自律訓練法はドイツの精神科医シュルツが考案した方法で、不安障害の治療や予防、リラクセーション方としてよく取り入れられています。
「手が重い」「手が温かい」などの6つの公式と呼ばれる暗示をかけ、自分でリラックス状態を作りだします。
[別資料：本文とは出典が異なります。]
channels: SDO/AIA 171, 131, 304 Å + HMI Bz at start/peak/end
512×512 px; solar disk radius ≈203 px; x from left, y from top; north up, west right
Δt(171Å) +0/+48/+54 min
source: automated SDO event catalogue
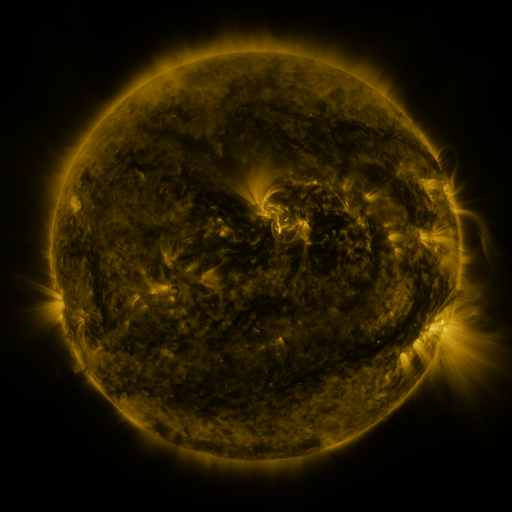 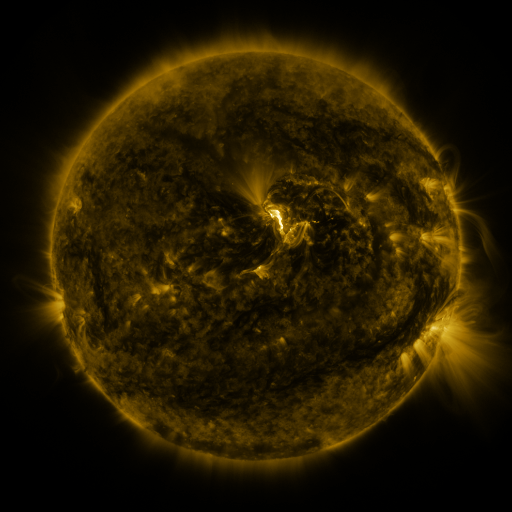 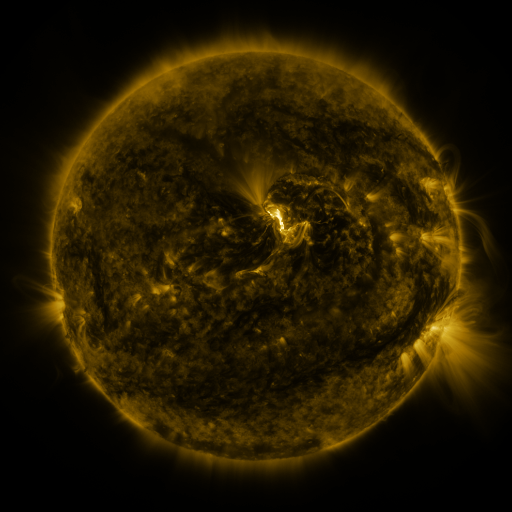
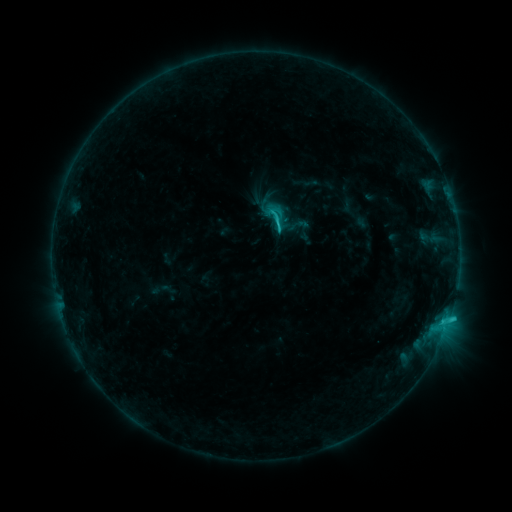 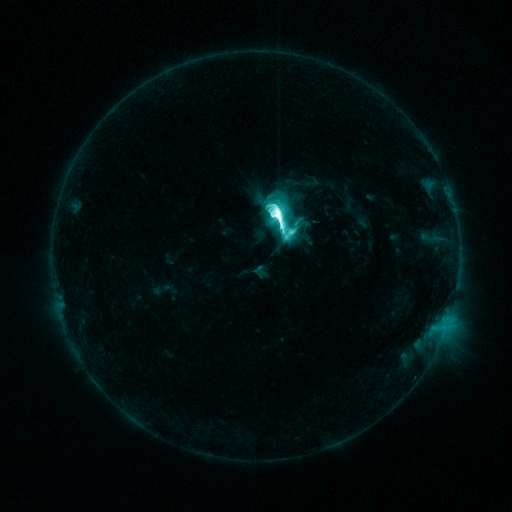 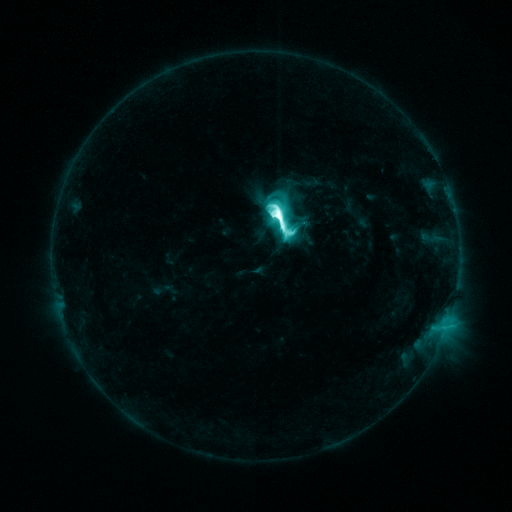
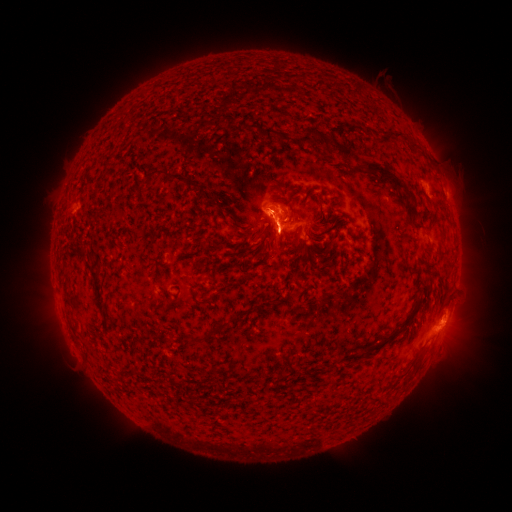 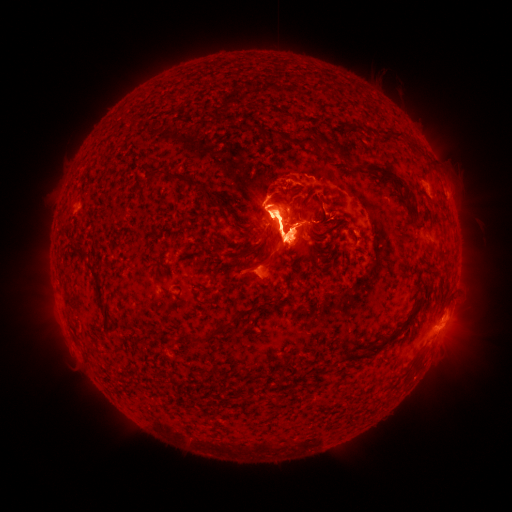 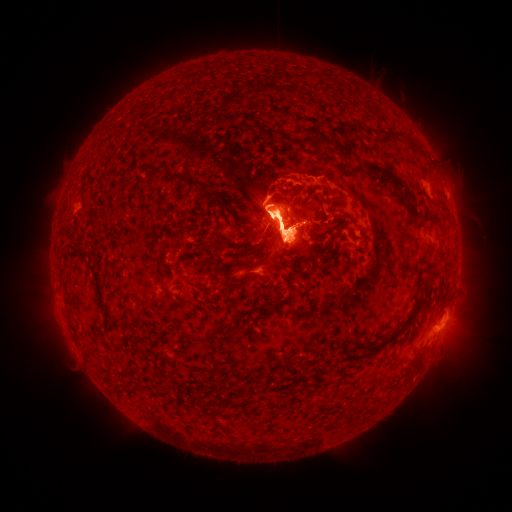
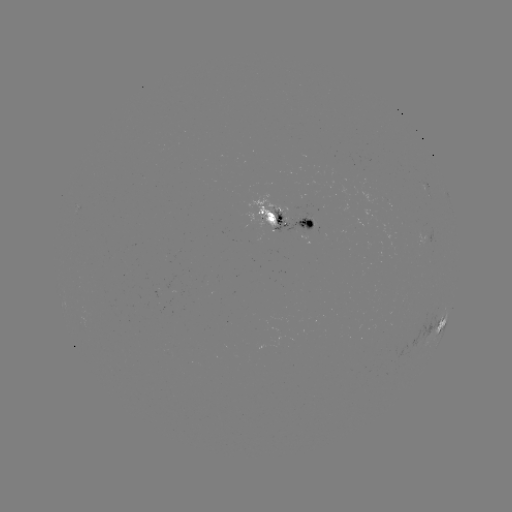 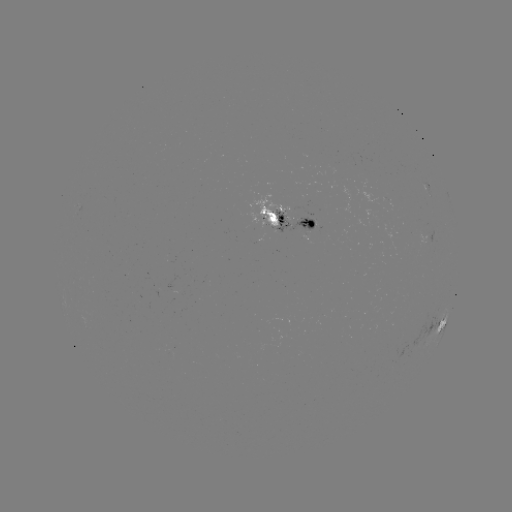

比較的簡単に習得可能なので、不安障害だけでなくその他精神疾患の治療や、メンタルトレーニングやメンタルヘルスに活用されています。
自律訓練法による効果
自律訓練法には次のような効果が期待できます。
- 精神が安定する。
- 血行が促進する。
- 緊張がほぐれる。
- イライラが解消する。
- ストレスに強くなる。
- 集中力がアップする。
- 疲労が回復する。
- 胃腸の働きが良くなる。
自律訓練法の方法
自律訓練法の方法を次に示します。
自律訓練法は次のいずれかの姿勢で行います。なるべく静かなところで、リラックスした状態で行いましょう。
- 背もたれのある椅子(安楽椅子)に座った姿勢
- 背もたれのない椅子(単純椅子)に座った姿勢
- 仰臥姿勢(仰向に寝た姿勢)
衣服やベルトをゆるめ、時計やアクセサリーなどつけているものは全てはずしましょう。
自立訓練の手順を記します。
- ゆっくりと腹式呼吸をしながら、気持ちが落ち着いていると暗示する。【安静練習(背景公式)】
- 両手両脚が重たいと暗示する。【第1公式(重感公式)】
- 両手両脚が温かいと暗示する。【第2公式(温感公式)】
- 心臓が規則正しく打っていると暗示する。【第3公式(心臓調整公式)】
- 楽に呼吸していると暗示する。【第4公式(呼吸調整公式)】
- おなかが温かいと暗示する。【第5公式(腹部温感公式)】
- 額が気持よく涼しいと暗示する。【第6公式(額部冷感公式)】
- 両手でこぶしを作って力を入れた後、ゆっくり開いたり、背伸びをしたり、息を吐いたり、腕を曲げ伸ばししたりして、【消去動作】を行う。
第2公式までが特に大切で、ここまでだけでも十分に効果が上がることがあります。
自律訓練法の注意点
自律訓練法の注意点には次のようなものがあります。
- はじめのうちは、うまくいかないこともある。簡単に諦めない。
- 空腹時や食後すぐは避ける。
- 消去動作を必ず行う。起き上がり時のふらつきや転倒のもと。
- わざと暗示にかかろうとしない。自然と暗示にかかるようになるのを待つ。